Cuando el Fundador del Opus Dei vino a este país en 1970, se extrañó de encontrar a la Virgen de Guadalupe en muchos oratorios, pues él había escrito: “Cuando te preguntaron qué imagen de la Señora te daba más devoción, y contestaste –como quien lo tiene bien experimentado- que todas, comprendí que eras un buen hijo: por eso te parecen bien –me enamoran, dijiste- todos los retratos de tu Madre” (Camino 501). Y una vez que terminó su Novena a la Villa cambió de parecer, y dijo que no le parecía exagerado que apareciera frecuentemente esta imagen en los Centros de la Obra.

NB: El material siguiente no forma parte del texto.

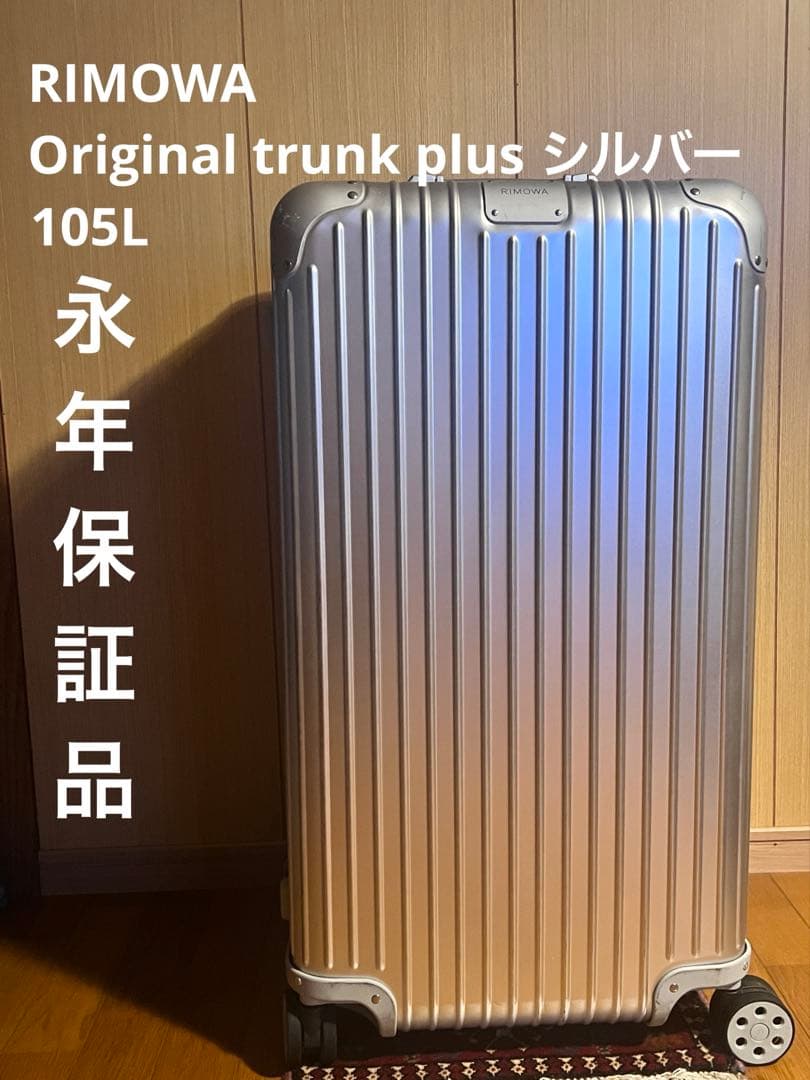 【生涯保証】 新古品 RIMOWA トランク プラス 105L シルバー Original Trunk Plus Large Aluminum Suitcase | Silver | RIMOWA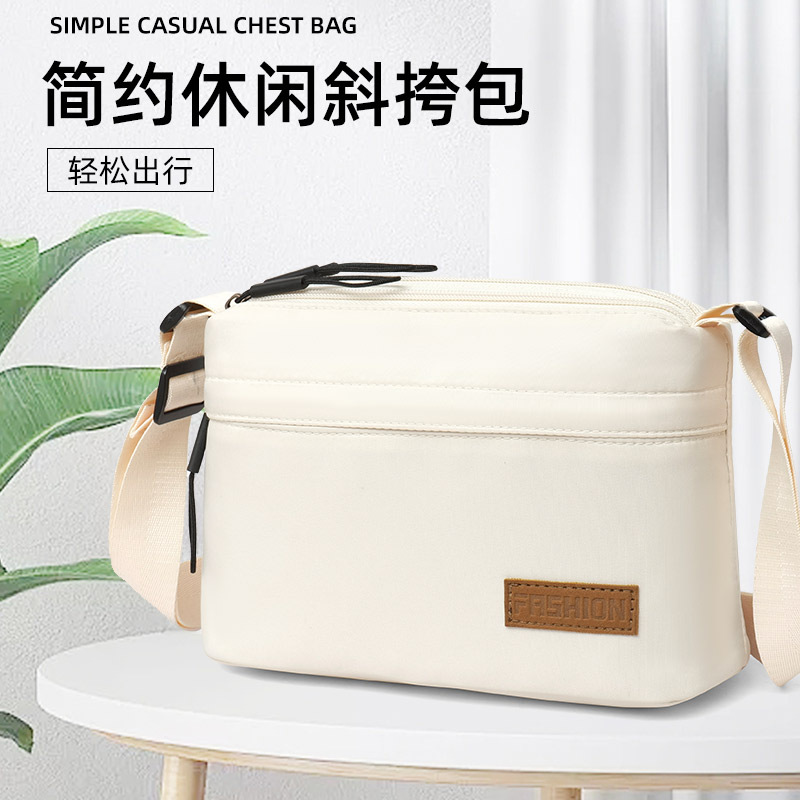 New stylish unisex crossbody bag with multiple compartments, simple washed fabric, water-resistant, casual versatile small square bag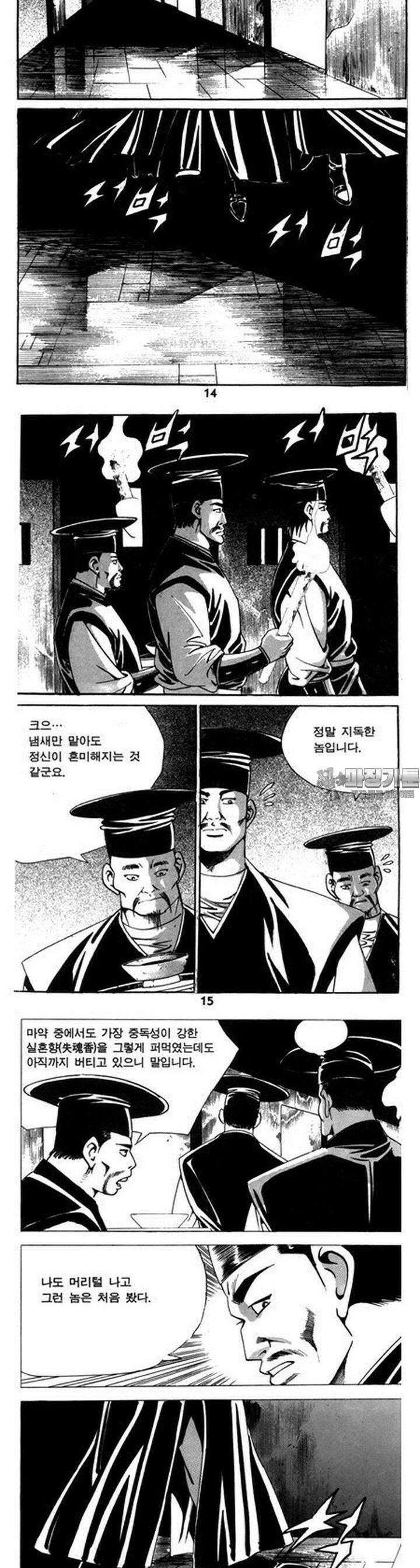왕족 22권 5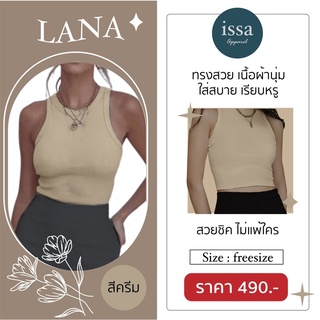 มาแล้วว! LANA✨ Issa Apparel เสื้อกล้ามครอปเข้ารูป ทรงสวยเนื้อผ้านุ่ม ใส่สบาย สายฝอ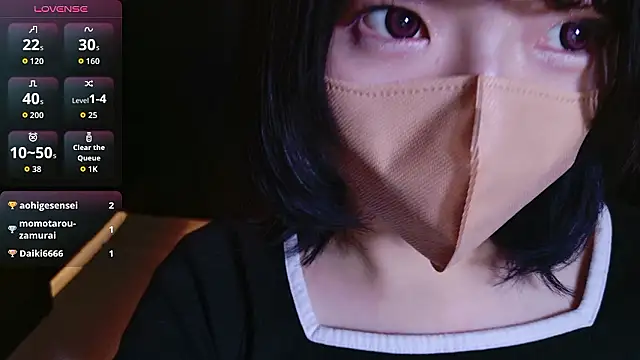 ranran ch online show from November 25, 2025, 11:16 pm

El 26 de enero de 1999, Juan Pablo II llegó por cuarta vez a México y tuvo la alegría de anunciar que, a partir de ese momento, el 12 de diciembre en toda América, se celebraría con el rango litúrgico de fiesta. El 26 de enero, al despedirse después de bendecir a México, el Papa habla con una conmovedora elocuencia: “Al concluir esta visita pastoral, quiero reafirmar mi plena confianza en el porvenir de este pueblo. Un futuro en el que México, cada vez más evangelizado y más cristiano, sea un país de referencia en América y en el mundo; un país donde la democracia, cada día más arraigada y firme, más transparente y efectiva, junto con la gozosa y pacífica convivencia entre sus gentes,, sea siempre una realidad bajo la tierna mirada de su Reina y Madre, la Virgen de Guadalupe. Para Ella mi última mirada y mi último saludo antes de dejar por cuarta vez esta bendita tierra mexicana. A Ella confío a todos y a cada uno de sus hijos mexicanos, cuyo recuerdo llevo en mi corazón. ¡Virgen de Guadalupe, vela sobre México!

En el año 2002 Juan Pablo II volvió a visitar México por quinta ocasión, para canonizar a Juan Diego, “el indio sencillo y humilde que contempló el rostro dulce y sereno de la Virgen del Tepeyac”, como él mismo lo explicó. De nuevo la apoteosis superó cualquier expectativa, y llegó a su máximo punto el martes 30 de julio, cuando, el ser recibido en el aeropuerto, el Papa repitió: “¡México, siempre fiel!”. Tres días duró su visita. Por eso, al llegar el momento de la despedida, el jueves 1º de agosto, la reacción del pueblo fue estremecedora, cuando el Santo Padre se dirigió a sus “amadísimos hijos de México” diciendo “me voy pero no me voy, me voy pero de corazón me quedo. Me voy pero no me ausento: México lindo, ¡Dios te bendiga!”.